:: DIRECTIVE 1 ::
In the passage on the power-to-take game, what share of their income do responders destroy when the proposer's claim exceeds 80%?

:: SELECTION ::
★ ★ ★ ★ ★ ★ ★

Before going into the findings related to the topic of this paper—affect and fairness—it is instructive to pay some attention to the behavioral results that are found with the power-to-take game. Remarkably, on average, the behavior of proposers and responders turns out to be quite similar to that found for the ultimatum game.8 The mean as well as the median claim (take rate) of the proposer is about 60%, while in the ultimatum game the mean is between 60% and 70% and the median between 50% and 60%. Furthermore, in the power-to-take game responders destroy about 8% of their income when the proposer’s claim is below 60%, whereas 58% is destroyed if the claim exceeds 80%. For the ultimatum game the corresponding figures for destruction are 5% and 50%, respectively. Given the relatedness of the two types of games this similarity in outcomes may not be that surprising, at first glance. Note, however, that in the power-to-take game it is not the total pie but only the responder’s income (endowment) that is at stake. As a fraction of total income, a mean take rate of 60% implies a claim on total income (including the proposer’s income) of 80%, which exceeds substantially the means of the proposers’ claims observed for the ultimatum game. This outcome by itself already implies a problem for the outcome-based fairness models, because it appears that not only outcomes matter.

★ ★ ★ ★ ★ ★ ★

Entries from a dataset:
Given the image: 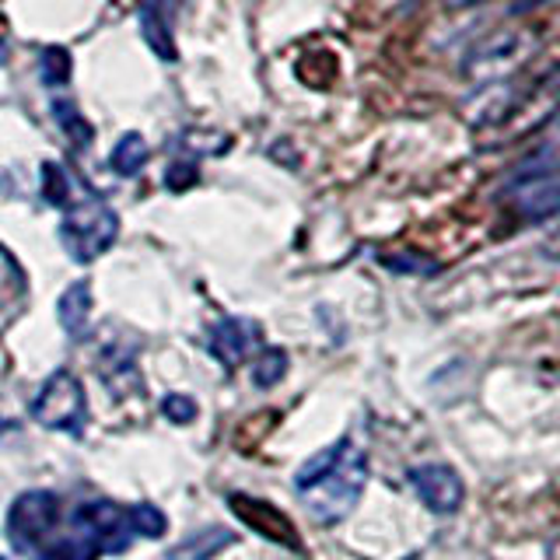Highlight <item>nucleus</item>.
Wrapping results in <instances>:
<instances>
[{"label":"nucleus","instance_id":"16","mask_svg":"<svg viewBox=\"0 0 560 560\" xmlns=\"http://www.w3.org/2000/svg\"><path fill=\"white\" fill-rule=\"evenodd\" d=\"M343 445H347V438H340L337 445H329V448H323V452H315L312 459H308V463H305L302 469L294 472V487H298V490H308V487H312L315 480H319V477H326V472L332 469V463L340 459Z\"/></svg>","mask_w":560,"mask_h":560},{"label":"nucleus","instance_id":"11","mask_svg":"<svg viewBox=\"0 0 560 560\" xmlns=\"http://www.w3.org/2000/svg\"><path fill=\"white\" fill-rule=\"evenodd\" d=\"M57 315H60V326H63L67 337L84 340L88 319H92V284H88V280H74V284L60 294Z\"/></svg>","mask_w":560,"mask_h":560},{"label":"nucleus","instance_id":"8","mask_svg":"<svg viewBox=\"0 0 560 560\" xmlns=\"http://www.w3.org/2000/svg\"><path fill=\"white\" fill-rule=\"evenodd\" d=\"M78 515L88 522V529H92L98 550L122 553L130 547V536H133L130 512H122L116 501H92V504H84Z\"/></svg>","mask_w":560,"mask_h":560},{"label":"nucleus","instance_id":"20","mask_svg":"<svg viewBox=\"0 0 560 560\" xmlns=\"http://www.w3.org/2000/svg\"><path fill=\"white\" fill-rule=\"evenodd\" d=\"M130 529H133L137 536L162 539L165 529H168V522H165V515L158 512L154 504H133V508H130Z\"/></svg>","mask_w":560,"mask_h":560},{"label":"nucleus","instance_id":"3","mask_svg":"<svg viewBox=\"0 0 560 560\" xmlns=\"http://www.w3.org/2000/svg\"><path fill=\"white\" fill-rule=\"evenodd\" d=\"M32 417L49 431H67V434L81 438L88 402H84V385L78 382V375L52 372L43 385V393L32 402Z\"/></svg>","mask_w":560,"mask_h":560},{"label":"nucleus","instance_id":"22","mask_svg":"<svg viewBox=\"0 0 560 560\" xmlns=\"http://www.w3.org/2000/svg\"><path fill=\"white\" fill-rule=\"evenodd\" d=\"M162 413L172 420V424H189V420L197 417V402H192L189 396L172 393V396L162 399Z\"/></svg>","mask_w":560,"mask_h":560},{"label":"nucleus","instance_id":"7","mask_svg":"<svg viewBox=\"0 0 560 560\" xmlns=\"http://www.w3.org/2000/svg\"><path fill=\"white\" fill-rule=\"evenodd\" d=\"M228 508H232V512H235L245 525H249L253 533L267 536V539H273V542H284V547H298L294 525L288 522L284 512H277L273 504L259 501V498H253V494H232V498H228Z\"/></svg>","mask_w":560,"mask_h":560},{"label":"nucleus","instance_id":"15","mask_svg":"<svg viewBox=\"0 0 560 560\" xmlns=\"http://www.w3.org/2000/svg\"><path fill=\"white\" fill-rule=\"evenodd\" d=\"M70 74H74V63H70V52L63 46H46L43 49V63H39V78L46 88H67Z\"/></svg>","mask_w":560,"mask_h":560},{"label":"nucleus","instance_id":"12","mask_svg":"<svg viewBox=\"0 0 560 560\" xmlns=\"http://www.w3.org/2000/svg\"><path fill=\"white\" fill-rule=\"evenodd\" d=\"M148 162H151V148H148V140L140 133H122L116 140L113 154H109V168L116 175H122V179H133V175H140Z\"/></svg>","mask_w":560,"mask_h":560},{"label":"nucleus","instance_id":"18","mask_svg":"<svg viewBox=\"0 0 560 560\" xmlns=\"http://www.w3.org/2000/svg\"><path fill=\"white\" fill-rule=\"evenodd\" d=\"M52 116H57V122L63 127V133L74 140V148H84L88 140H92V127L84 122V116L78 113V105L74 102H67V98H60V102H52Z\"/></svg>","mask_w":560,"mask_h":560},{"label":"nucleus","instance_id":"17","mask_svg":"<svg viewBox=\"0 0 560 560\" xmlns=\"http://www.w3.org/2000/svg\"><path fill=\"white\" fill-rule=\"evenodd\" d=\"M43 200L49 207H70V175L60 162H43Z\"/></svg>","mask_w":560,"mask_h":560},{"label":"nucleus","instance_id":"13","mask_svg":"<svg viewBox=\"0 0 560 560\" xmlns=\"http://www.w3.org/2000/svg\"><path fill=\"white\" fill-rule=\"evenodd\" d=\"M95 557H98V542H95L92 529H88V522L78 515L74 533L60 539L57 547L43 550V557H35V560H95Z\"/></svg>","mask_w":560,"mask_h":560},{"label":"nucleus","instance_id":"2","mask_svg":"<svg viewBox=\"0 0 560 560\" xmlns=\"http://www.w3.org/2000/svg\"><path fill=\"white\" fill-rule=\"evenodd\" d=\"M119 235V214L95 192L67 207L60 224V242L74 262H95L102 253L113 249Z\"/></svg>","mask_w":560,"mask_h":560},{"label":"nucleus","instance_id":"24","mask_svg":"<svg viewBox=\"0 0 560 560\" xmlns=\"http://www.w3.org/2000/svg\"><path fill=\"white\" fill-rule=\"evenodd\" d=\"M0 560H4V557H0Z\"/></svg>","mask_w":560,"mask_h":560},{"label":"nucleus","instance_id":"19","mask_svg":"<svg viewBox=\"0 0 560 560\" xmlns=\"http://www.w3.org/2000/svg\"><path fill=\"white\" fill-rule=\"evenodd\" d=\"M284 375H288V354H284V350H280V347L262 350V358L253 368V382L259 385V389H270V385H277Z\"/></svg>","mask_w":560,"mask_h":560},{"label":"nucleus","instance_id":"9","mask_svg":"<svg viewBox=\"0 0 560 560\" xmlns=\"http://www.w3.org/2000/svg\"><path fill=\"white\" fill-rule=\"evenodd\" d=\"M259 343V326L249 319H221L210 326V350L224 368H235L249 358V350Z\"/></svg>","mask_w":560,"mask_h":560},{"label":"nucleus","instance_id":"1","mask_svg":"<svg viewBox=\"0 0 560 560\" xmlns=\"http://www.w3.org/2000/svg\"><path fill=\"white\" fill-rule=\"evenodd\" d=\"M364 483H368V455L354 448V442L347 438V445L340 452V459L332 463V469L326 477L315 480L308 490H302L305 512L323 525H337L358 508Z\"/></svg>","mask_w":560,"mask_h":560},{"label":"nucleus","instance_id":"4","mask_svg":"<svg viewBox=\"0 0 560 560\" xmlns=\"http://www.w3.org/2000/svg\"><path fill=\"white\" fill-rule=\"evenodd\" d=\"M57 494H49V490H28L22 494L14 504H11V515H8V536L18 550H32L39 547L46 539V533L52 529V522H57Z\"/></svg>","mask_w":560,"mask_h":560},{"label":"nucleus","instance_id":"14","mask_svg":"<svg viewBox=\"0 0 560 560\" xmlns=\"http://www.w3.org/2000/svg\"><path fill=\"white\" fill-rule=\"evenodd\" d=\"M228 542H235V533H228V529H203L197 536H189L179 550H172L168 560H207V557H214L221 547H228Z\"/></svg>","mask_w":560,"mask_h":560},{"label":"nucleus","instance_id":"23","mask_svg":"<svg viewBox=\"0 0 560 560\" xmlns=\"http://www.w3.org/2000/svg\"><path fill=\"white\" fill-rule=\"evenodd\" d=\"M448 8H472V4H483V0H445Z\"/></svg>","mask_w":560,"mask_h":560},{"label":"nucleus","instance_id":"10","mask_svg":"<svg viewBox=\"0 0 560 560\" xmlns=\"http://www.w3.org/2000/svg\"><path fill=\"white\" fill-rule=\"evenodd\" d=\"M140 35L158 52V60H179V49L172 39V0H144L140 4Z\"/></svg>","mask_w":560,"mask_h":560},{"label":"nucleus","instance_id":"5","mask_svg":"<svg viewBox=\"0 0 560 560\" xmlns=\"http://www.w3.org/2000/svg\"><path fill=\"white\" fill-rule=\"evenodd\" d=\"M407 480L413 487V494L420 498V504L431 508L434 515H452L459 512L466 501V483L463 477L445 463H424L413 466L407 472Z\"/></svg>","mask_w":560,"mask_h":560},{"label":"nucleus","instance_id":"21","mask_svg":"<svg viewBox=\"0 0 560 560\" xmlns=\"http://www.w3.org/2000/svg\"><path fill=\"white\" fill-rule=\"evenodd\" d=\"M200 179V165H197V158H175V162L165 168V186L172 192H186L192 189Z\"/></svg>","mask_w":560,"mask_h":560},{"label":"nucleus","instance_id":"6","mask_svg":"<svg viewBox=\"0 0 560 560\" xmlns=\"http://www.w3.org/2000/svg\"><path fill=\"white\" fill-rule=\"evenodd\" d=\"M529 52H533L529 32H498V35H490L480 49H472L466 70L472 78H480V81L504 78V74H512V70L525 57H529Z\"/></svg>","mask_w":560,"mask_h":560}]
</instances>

★ ★ ★ ★ ★ ★ ★

:: DIRECTIVE 2 ::
Return each line of the listing that contains the string "instances".

:: TASK RESPONSE 1 ::
Responders destroy 58% of their income.

:: TASK RESPONSE 2 ::
Wrapping results in <instances>:
<instances>
</instances>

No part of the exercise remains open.